Textauszug =>

- - - - -

Viele Muslime sind die pauschalen Anschuldigen leid
Es gebe drei typische Reaktionen bei Muslimen, sagt Politiker Haluk Yildiz: "Hoffentlich war es kein Muslim und es wird wieder politisch und medial hochgekocht, sagen die einen. Die zweite Gruppe ist mittlerweile immun gegen Anschuldigungen und ignoriert sie. Und dann gibt es Menschen, die sich dem vollständig entziehen und sagen, das geht mich alles nichts mehr an."
Yildiz kennt alle drei Gruppen nur zu gut. Der Deutsche türkischer Herkunft ist Bundesvorsitzender der Kleinpartei Bündnis für Innovation und Gerechtigkeit, die sich für die Interessen von Muslimen und deren gesellschaftliche Integration einsetzt.

- - - - -

Schreibe den Abschnitt des Textauszugs zwischen „Viele Muslime sind“ und „gesellschaftliche Integration einsetzt.“, jeweils einschließlich, neu und setze dabei „Partei“ an die Stelle von „Kleinpartei“.

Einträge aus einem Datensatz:
- - - - -

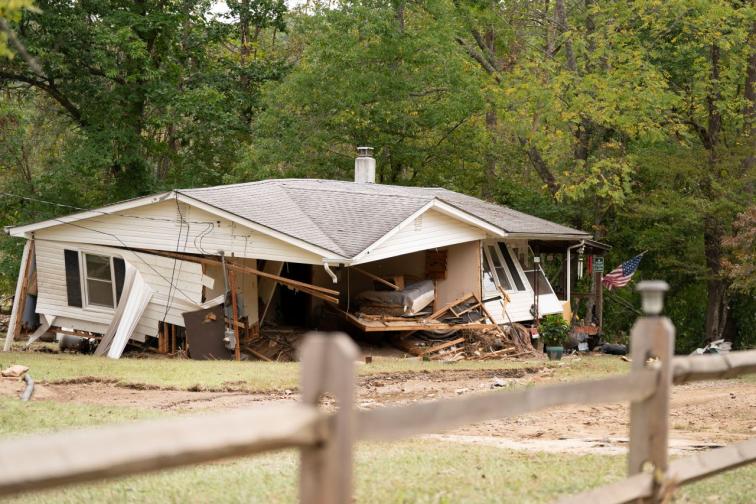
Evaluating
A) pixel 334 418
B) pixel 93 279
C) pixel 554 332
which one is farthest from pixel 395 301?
pixel 334 418

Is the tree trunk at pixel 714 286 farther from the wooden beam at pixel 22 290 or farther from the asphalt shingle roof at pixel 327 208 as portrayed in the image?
the wooden beam at pixel 22 290

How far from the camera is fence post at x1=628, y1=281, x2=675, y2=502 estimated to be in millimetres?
4770

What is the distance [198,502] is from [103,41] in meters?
26.3

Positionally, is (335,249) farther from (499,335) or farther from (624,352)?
(624,352)

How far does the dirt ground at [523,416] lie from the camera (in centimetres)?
974

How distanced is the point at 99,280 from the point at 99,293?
1.00ft

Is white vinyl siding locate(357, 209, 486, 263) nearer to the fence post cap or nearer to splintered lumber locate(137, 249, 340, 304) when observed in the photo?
splintered lumber locate(137, 249, 340, 304)

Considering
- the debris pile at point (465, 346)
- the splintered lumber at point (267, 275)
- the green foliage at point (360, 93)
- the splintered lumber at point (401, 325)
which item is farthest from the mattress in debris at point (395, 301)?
the green foliage at point (360, 93)

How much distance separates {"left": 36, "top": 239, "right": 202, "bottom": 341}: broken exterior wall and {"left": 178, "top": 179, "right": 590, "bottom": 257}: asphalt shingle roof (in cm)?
180

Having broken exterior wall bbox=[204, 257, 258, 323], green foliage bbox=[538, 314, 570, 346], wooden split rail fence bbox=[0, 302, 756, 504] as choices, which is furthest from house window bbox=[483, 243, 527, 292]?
wooden split rail fence bbox=[0, 302, 756, 504]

- - - - -

Antwortbereich =>
Viele Muslime sind die pauschalen Anschuldigen leid
Es gebe drei typische Reaktionen bei Muslimen, sagt Politiker Haluk Yildiz: "Hoffentlich war es kein Muslim und es wird wieder politisch und medial hochgekocht, sagen die einen. Die zweite Gruppe ist mittlerweile immun gegen Anschuldigungen und ignoriert sie. Und dann gibt es Menschen, die sich dem vollständig entziehen und sagen, das geht mich alles nichts mehr an."
Yildiz kennt alle drei Gruppen nur zu gut. Der Deutsche türkischer Herkunft ist Bundesvorsitzender der Partei Bündnis für Innovation und Gerechtigkeit, die sich für die Interessen von Muslimen und deren gesellschaftliche Integration einsetzt.